SmokePingによる1時間の計測結果SmokePingによる1時間の計測結果

 これはGoogleのパブリックDNSサーバのping反応を調べているわけですが、Google側のサーバは一定の品質だと仮定すれば、サーバに至るまでの回線品質を間接的に計測していることになるかなと考えました。この計測では30msから40msの間で推移しており、Starlinkの仕様通りの性能が出ていることが分かります。

計測結果について

 次に年末年始(2022年12月29日~2023年1月7日の10日間)で、それぞれの地点から「8.8.8.8」に対して計測した結果が以下です。
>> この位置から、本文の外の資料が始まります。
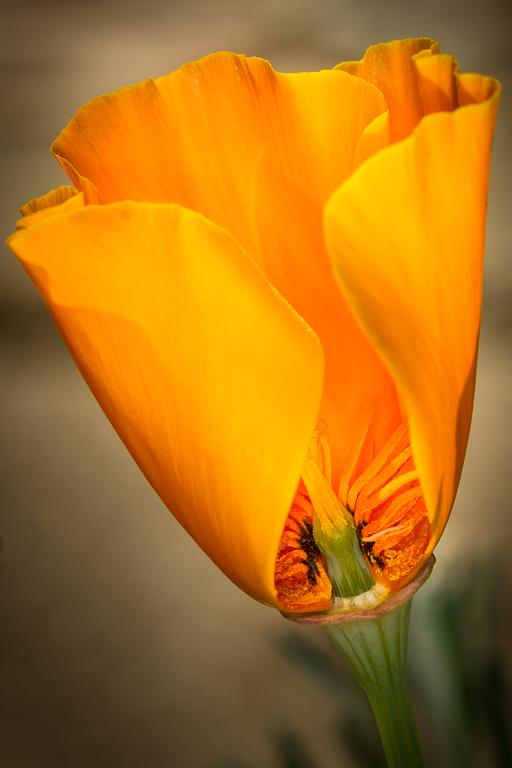 Poppy - Corliss Gustavson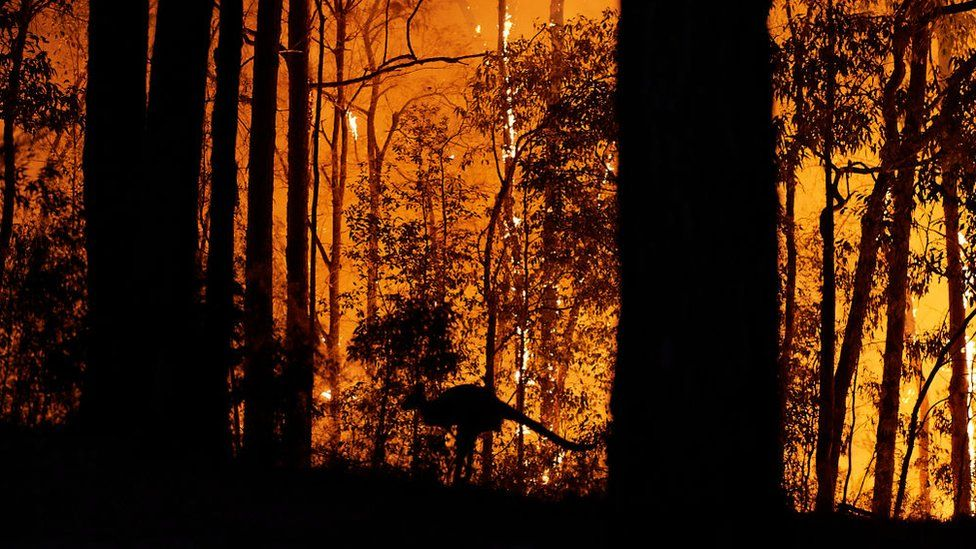 A kangaroo flees an approaching fire front in New South Wales on 15 November 2019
 日本(東京)ですが、最も安定しているように見えます。遅延の最悪値も60ms程度に抑えられています。少し色にムラのあるところがありますが、プログラムを組んでSpeedtestを断続的に実施していたタイミングがあるので、その影響かもしれません。

SmokePingによる計測結果(日本)SmokePingによる計測結果(日本)

 次に米国(サンノゼ)です。可視性レポートにある通り、環境としてかなり不利なことが計測結果からも分かります。パケットロスもしており、特に2023年1月5日あたりからさらに悪くなっているように見えます。

SmokePingによる計測結果(米国)SmokePingによる計測結果(米国)

 ドイツ(デュッセルドルフ)は安定しています。しかし遅延の最悪値が東京より若干悪いようです。

SmokePingによる計測結果(ドイツ)SmokePingによる計測結果(ドイツ)

長期計測による変動の考察

 計測値としては2022年の夏あたりから計測しているものがあります。米国サンノゼでの計測で約4カ月分です。計測が止まっていた時期もあります。このデータは計測条件が同じではないので参考程度で考えてください。

 都合のよい解釈かもしれませんが、品質の悪化と改善を繰り返しているようにも見えます。最も顧客の増加が多いであろうアメリカで毎週のように衛星追加によるインフラ強化が行われることで品質を保っているのではないかと思いました。

4カ月の長期計測の結果4カ月の長期計測の結果

 衛星コンステレーションでは軌道上の衛星が増えることで、全体として使える通信帯域も大きくなっていきます。SpaceXは毎週のようにロケットを打ち上げ、55台といった単位でStarlink衛星を投入しています。この勢いに追い付ける事業者はちょっと思い浮かびません。

 2023年はスマートフォンとの直接通信をサポートし、性能も大幅に強化された新しい衛星が打ち上げられると聞いています。また地上局を介さず衛星同士をレーザーリンクでつなぐといったこともするようです。これだけのものをスマートフォンぐらいの値段の機材と、携帯キャリアよりは少し料金が高いものの変な縛りなどもない通信費で使えるのですから触ってみると面白いのではないでしょうか?